[Source text]
↓↓↓

1. Faith in the Son involves faith in the Father. "He that believeth on me, believeth not on me [only]."

(1) Christ reveals the Father as the supreme Object of faith. The Son as yet was a Revealer of the Father as the supreme Object of faith.

(2) His mission naturally and directly led faith to the Father.

(3) Faith in him was as yet a stepping-stone to faith in the Father. The introduction - the first resting-place of faith on her upward flight to the Supreme. There would be a time when Christ would be revealed as the special Object of faith; but now the Father is revealed as such, and the Revealer keeps in the background.

(4) Yet faith in Christ involves faith in the Father. No one can believe in Christ without believing in the Father. There is such an essential and official connection between the Sender and the Sent that faith in one involves faith in the other. When faith embraces the Son it finds the Father.

2. A spiritual vision of Christ involves a spiritual vision of the Father. "He that seeth me," etc.

(1) Christ is the express Image of his Person.

(2) The express Reflection of his character and attributes.

(3) The express Revelation of his will and purposes.

3. Faith in Christ alone made full faith in the Father possible.

(1) Knowledge is essential to faith. We must know God to some extent before we can exercise an intelligent faith in him. Indeed, appropriated knowledge is faith. "This is life," etc.

(2) Christ alone fully revealed God to mankind, and furnished them with knowledge concerning him. "I am come a Light into the world."

(3) Faith in Christ, as the Light, alone can result in faith in the object which it reveals. "That whosoever believeth on me," etc. The enjoyment of light can alone save us from darkness, and bring us face to face with the objects around us. The enjoyment of Christ by faith alone can bring us to enjoy the Father.

↑↑↑

[Raw records]
↓↓↓

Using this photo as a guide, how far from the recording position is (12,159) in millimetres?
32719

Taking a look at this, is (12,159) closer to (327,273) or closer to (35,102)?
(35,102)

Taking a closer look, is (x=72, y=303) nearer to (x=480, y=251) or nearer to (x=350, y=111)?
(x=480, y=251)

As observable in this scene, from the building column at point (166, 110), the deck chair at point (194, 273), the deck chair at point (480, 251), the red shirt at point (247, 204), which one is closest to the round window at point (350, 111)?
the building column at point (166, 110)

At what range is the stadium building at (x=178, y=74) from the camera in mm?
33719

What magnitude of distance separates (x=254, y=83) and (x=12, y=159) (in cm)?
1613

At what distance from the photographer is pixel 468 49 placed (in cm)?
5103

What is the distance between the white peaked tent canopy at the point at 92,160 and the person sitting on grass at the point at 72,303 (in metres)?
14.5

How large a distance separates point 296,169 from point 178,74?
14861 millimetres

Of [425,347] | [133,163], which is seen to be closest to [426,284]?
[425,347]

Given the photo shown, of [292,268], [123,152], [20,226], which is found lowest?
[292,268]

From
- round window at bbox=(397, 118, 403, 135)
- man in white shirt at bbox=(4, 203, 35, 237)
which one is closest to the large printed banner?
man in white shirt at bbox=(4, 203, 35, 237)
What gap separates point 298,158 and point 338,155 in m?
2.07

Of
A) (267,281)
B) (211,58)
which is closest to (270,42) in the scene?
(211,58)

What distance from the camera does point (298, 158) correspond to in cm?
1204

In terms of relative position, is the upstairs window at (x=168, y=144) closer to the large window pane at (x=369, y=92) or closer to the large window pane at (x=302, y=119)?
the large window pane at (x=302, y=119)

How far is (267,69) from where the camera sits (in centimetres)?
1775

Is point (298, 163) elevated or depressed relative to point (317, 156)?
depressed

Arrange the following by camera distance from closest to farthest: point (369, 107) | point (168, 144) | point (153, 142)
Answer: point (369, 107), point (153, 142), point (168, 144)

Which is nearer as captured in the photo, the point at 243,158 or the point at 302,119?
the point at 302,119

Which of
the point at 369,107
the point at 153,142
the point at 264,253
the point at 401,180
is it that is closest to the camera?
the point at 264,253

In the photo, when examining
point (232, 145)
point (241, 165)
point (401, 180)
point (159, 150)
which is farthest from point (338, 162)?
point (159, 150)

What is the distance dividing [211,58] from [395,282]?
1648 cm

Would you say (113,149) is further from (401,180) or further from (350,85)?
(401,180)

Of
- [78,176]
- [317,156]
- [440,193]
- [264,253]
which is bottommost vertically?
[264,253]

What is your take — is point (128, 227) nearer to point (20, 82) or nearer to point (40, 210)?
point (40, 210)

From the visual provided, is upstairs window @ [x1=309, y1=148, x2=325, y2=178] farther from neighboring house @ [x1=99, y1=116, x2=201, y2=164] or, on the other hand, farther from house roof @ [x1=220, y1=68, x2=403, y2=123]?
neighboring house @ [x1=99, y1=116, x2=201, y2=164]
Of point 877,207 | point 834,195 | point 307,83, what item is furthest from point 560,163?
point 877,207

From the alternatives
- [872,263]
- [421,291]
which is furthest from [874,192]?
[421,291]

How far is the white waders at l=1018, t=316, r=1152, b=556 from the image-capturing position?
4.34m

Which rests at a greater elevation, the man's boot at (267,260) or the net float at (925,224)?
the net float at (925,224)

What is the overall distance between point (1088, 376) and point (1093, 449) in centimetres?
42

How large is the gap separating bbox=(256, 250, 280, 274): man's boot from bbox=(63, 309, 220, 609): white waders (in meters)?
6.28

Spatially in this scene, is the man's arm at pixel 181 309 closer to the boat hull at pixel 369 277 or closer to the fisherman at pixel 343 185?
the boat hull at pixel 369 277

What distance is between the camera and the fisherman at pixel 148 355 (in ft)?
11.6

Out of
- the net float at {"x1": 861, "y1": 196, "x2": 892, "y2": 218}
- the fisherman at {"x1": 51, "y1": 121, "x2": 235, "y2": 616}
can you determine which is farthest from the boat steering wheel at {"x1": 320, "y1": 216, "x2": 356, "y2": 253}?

↑↑↑

[Requests]
A) List the three main numbered headings of the outline on faith, giving each heading's full statement without the quotations that follow it.
B) Reproduce the portion of the outline on faith between "(1) Christ reveals" and "finds the Father.", inclusive.
Use only the outline on faith to respond.

[Task answers]
A)
1. Faith in the Son involves faith in the Father.
2. A spiritual vision of Christ involves a spiritual vision of the Father.
3. Faith in Christ alone made full faith in the Father possible.

B)
(1) Christ reveals the Father as the supreme Object of faith. The Son as yet was a Revealer of the Father as the supreme Object of faith.

(2) His mission naturally and directly led faith to the Father.

(3) Faith in him was as yet a stepping-stone to faith in the Father. The introduction - the first resting-place of faith on her upward flight to the Supreme. There would be a time when Christ would be revealed as the special Object of faith; but now the Father is revealed as such, and the Revealer keeps in the background.

(4) Yet faith in Christ involves faith in the Father. No one can believe in Christ without believing in the Father. There is such an essential and official connection between the Sender and the Sent that faith in one involves faith in the other. When faith embraces the Son it finds the Father.